I'm biased, I admit. I have seen several cases in my career as developer where performance went drastically down when the application had to manage hundreds or thousands of little files in one directory, on Unix, Windows and other platforms. And we could never guarantee that the files would always remain in sync with the records in the database table...

Charter
02-13-2004, 09:41 PM
>> For 1.8.0, in libs/search_function.php, replace the line...

Hi. It was code that would remove the backslashes from your example. The backslash in the search_function.php file is there for escaping purposes. Maybe the following links will help, or perhaps add a line in search_function.php that removes backslashes, but only if not followed by a character that should be escaped.

http://www.mysql.com/doc/en/String_syntax.html
http://www.mysql.com/doc/en/String_comparison_functions.html

renehaentjens
02-16-2004, 03:57 AM
Charter, I may be a beginner with 1.8.0 and only recently promoted junior to member in this forum, I am not a novice on string literals!

The fact remains that, when looking at the mysql_query around line 217 in search_function:
1. with user query "abc!def" it is executed twice, with: (1) ... AND k.keyword like 'abc%' ... (2) ... AND k.keyword like 'def%', whereas
2. with user query "abc<backslash>def", it is executed once, with: ... AND k.keyword like 'abc<backslash><backslash>def%' ...

Charter
02-16-2004, 12:41 PM
>> ...may be a beginner with 1.8.0 and only recently promoted junior to member in this forum, I am not a novice on string literals...
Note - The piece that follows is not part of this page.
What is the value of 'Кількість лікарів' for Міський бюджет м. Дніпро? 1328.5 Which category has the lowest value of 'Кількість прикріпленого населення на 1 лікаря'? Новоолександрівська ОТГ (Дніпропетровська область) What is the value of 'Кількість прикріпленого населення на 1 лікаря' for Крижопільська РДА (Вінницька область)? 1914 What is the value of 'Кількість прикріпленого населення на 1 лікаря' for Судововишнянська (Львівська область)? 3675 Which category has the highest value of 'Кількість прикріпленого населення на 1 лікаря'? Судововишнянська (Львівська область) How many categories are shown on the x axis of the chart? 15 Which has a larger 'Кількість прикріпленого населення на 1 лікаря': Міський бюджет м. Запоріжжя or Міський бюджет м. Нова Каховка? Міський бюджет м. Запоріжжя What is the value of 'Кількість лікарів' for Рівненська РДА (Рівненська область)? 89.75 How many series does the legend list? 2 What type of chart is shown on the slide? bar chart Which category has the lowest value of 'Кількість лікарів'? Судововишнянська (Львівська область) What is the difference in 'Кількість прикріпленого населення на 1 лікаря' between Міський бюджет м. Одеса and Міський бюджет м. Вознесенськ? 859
Hi. It seems you have taken offense where none was intended. Please keep in mind that, if I provide code or answer questions, I do so free of charge, on my own time, to be helpful.
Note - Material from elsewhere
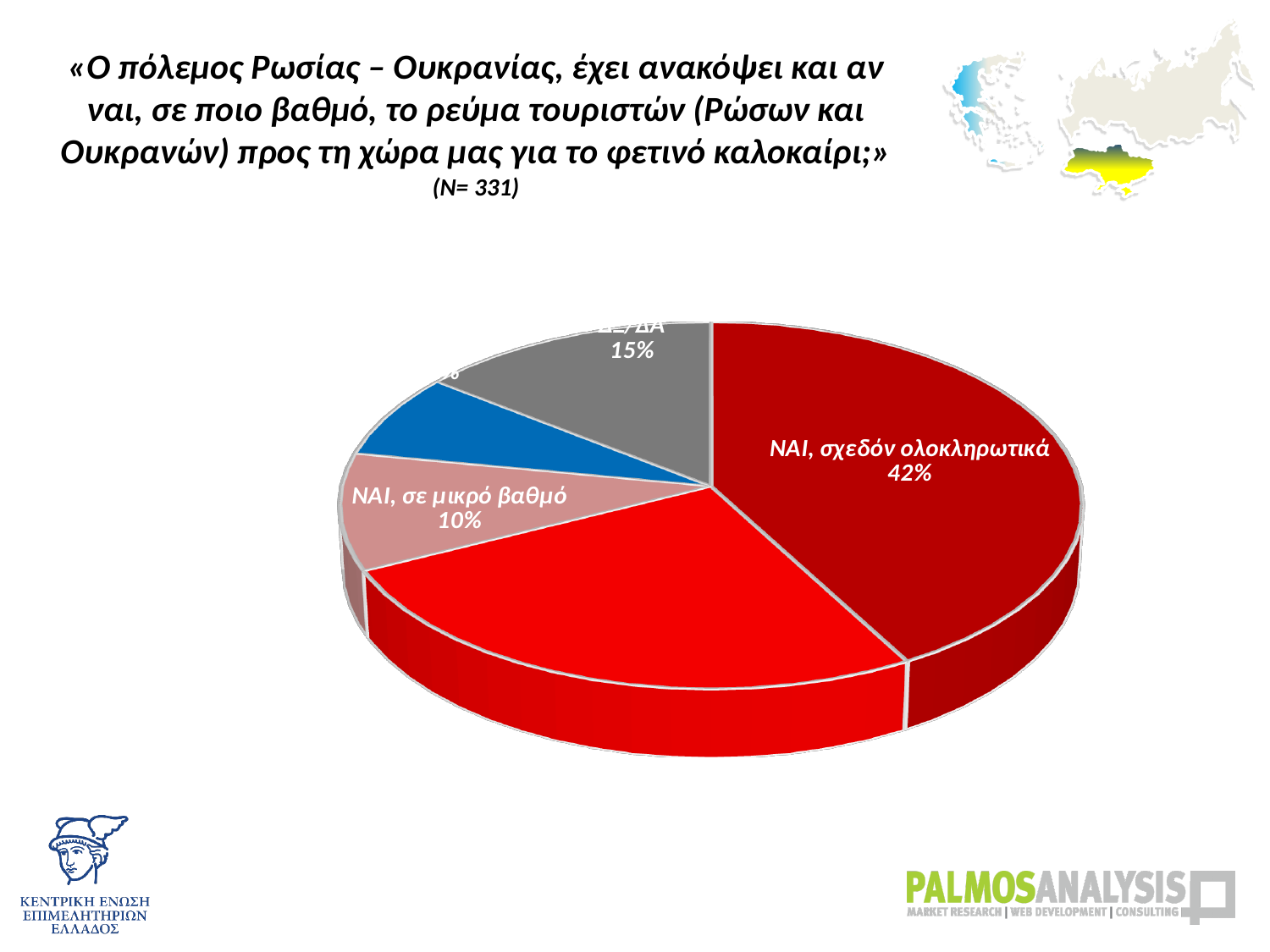
What colour is the slice labelled "ΝΑΙ, σχεδόν ολοκληρωτικά"? dark red Which slice of the pie chart is the largest? ΝΑΙ, σχεδόν ολοκληρωτικά What is the difference in percentage points between the "ΔΞ/ΔΑ" slice and the "ΝΑΙ, σε μικρό βαθμό" slice? 5 percentage points What percentage is shown for the slice labelled "ΝΑΙ, σε μικρό βαθμό"? 10% What percentage is shown for the slice labelled "ΔΞ/ΔΑ"? 15% What kind of chart is shown on the slide? pie chart What percentage is shown for the slice labelled "ΝΑΙ, σχεδόν ολοκληρωτικά"? 42% How many slices does the pie chart have? 5 What is the difference in percentage points between the "ΝΑΙ, σχεδόν ολοκληρωτικά" slice and the "ΔΞ/ΔΑ" slice? 27 percentage points Which is larger: the "ΝΑΙ, σχεδόν ολοκληρωτικά" slice or the "ΔΞ/ΔΑ" slice? ΝΑΙ, σχεδόν ολοκληρωτικά Which is larger: the "ΔΞ/ΔΑ" slice or the "ΝΑΙ, σε μικρό βαθμό" slice? ΔΞ/ΔΑ What sample size (N) is stated under the question title on the slide? N= 331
>> The fact remains that, when looking at the mysql_query around line 217 in search_function...

Like I said, perhaps add a line in search_function.php that removes backslashes, but only if not followed by a character that should be escaped.

<?php

$query_to_parse = "I\'m_wearing_a%white%shirt\with\sleeves!";
$query_to_parse = addslashes($query_to_parse);

$query_to_parse = str_replace('_','\_',$query_to_parse);
$query_to_parse = str_replace('%','\%',$query_to_parse);
$query_to_parse = str_replace('\"',' ',$query_to_parse);

$what_query_chars = "[^ a-z0-9\\'.\_~@#$:&\%/;,=-]+";

$query_to_parse = eregi_replace("[\][^_%'\"]"," ",preg_replace('/[\0]/is',' ',$query_to_parse));
// TMTOWTDI $query_to_parse = eregi_replace("[\]{2}"," ",$query_to_parse);

if (eregi($what_query_chars,$query_to_parse)) {
$query_to_parse = eregi_replace($what_query_chars," ",$query_to_parse);
}

echo $query_to_parse; // I\\'m\_wearing\_a\%white\%shirt with sleeves

?>

If this method does not suit your fancy, then just rework the code to something that would be a palatable solution for you.

renehaentjens
02-18-2004, 03:37 AM
Thanks, Charter.

No offense taken! I appreciate your work and your advise, as I stated and will repeat every now and then in other posts. Talking to each other over a forum line isn't always that easy...

I should devote more time to understanding the code in order to know where I could do something about the d*** backslash.

Anyway, not so many users are going to put backslashes between query words. Why would they? It's only perfectionists like myself, with a never sleeping suspicion about possible havoc caused by funny characters, who try out such things.